WRITTEN REQUEST ::
Put the lines below into a JSON list of strings, one string per line, leaving out blank lines. Begin at the line that contains "Of the items" and stop after the final line, with both of those lines included.

-- BEGIN GIVEN DATA --

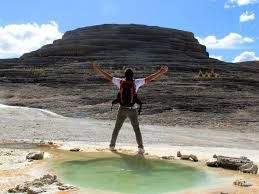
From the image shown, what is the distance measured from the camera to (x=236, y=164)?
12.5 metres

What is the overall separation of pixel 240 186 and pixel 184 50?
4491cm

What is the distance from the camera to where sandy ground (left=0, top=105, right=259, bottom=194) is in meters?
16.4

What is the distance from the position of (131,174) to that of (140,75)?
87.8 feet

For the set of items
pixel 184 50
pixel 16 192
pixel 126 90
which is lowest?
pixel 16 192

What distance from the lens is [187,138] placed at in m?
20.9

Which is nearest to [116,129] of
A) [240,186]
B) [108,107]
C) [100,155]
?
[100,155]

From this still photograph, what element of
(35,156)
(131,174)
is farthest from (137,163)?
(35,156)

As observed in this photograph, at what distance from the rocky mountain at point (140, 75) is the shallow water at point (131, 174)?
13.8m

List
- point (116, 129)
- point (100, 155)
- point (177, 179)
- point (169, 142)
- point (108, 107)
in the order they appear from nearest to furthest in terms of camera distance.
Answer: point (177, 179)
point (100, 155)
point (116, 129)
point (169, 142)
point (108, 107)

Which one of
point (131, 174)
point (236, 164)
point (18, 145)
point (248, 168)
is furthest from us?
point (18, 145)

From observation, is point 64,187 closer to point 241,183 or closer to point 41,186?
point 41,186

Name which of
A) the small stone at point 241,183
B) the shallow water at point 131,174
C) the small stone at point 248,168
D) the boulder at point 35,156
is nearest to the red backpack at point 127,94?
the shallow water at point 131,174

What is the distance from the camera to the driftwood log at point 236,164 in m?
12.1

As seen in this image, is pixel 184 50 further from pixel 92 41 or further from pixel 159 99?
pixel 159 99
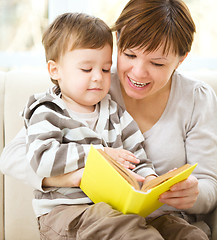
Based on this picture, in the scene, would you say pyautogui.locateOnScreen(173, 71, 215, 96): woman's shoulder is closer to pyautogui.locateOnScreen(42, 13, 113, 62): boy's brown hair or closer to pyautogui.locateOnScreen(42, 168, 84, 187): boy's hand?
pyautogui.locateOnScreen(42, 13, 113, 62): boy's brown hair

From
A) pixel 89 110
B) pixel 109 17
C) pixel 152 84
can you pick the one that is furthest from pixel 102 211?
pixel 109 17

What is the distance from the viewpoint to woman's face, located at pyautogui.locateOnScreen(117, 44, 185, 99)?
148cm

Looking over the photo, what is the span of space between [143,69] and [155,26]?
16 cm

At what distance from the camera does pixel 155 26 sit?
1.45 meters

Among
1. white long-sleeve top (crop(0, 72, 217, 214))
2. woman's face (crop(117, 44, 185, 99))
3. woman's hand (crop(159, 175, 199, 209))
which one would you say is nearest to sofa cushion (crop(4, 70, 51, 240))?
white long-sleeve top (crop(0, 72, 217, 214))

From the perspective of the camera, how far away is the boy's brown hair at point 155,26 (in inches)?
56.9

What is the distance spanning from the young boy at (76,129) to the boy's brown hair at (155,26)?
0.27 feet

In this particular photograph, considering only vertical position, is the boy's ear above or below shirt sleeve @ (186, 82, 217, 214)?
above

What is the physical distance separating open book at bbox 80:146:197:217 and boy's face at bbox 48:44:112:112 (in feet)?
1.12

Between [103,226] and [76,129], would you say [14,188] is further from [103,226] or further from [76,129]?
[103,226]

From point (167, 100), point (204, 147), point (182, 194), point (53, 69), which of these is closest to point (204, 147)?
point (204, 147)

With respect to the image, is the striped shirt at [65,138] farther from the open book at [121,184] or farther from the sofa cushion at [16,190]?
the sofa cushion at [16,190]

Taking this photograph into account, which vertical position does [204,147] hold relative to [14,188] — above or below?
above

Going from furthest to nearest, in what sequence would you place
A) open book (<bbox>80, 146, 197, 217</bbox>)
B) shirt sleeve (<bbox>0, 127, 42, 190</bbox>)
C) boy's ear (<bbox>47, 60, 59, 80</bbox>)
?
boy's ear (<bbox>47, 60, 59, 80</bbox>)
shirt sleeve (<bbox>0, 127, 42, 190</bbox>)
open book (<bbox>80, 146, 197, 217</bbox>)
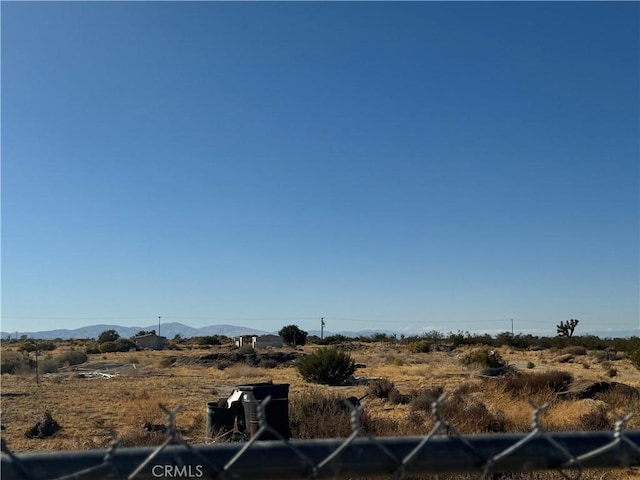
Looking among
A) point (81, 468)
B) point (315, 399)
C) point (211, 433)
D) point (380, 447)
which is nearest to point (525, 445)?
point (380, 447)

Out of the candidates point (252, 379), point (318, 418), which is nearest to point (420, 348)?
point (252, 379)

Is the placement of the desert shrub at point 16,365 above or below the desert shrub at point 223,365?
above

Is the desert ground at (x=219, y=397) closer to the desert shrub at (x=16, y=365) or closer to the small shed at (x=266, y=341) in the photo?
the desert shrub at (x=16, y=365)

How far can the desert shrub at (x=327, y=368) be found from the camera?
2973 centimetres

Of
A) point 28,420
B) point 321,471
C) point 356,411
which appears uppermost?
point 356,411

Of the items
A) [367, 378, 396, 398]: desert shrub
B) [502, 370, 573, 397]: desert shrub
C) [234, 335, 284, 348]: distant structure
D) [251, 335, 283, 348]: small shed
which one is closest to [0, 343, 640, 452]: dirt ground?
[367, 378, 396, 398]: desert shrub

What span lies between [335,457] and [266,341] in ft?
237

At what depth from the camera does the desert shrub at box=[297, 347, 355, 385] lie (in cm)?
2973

-- END GIVEN DATA --

RESPONSE ::
[
  "Of the items",
  "A) [367, 378, 396, 398]: desert shrub",
  "B) [502, 370, 573, 397]: desert shrub",
  "C) [234, 335, 284, 348]: distant structure",
  "D) [251, 335, 283, 348]: small shed",
  "which one is closest to [0, 343, 640, 452]: dirt ground?",
  "[367, 378, 396, 398]: desert shrub",
  "What span lies between [335,457] and [266,341] in ft?",
  "237",
  "At what depth from the camera does the desert shrub at box=[297, 347, 355, 385] lie (in cm)?",
  "2973"
]